CHALLENGE
Copy everything from the line containing "Here in this" down to the end of the data, requests included. Scale each distance and depth in the answers by 2.55, rounding to whole numbers with halves going up, and leave the pictures out.

DATA SHOWN
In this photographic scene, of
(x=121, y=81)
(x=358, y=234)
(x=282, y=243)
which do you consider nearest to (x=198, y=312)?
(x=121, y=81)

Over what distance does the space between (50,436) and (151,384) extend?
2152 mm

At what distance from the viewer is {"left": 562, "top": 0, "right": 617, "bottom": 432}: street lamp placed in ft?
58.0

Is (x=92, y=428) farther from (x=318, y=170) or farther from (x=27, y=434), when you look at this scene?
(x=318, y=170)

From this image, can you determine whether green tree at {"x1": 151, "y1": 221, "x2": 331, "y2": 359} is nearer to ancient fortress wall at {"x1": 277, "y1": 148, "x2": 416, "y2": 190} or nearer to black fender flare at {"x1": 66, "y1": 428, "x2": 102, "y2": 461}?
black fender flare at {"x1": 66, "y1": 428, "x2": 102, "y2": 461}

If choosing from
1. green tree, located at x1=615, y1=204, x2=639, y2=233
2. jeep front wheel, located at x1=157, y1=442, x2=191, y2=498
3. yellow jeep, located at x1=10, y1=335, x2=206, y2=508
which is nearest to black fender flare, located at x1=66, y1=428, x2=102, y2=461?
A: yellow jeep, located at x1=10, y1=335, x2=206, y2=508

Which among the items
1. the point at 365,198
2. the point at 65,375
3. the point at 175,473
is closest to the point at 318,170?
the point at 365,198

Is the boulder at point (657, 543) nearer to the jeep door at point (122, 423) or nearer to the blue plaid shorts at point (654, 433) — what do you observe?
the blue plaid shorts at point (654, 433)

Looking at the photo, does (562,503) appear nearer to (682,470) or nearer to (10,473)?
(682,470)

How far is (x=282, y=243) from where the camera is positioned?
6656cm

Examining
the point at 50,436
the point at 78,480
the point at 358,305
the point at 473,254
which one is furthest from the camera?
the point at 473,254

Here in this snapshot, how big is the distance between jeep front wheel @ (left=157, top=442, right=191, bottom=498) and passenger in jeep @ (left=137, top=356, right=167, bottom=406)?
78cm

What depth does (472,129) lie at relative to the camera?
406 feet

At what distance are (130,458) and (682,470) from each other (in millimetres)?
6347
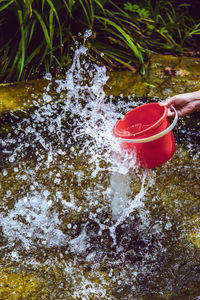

TASK RESULT
Here in this snapshot, how big is the distance between jeep front wheel @ (left=157, top=442, right=191, bottom=498) and passenger in jeep @ (left=137, top=356, right=167, bottom=406)?
199cm

What depth does (472,129) lie at relative to the camera?
1035 feet

At what distance are (130,458) and (682,470) from each other (in millimetres)?
16185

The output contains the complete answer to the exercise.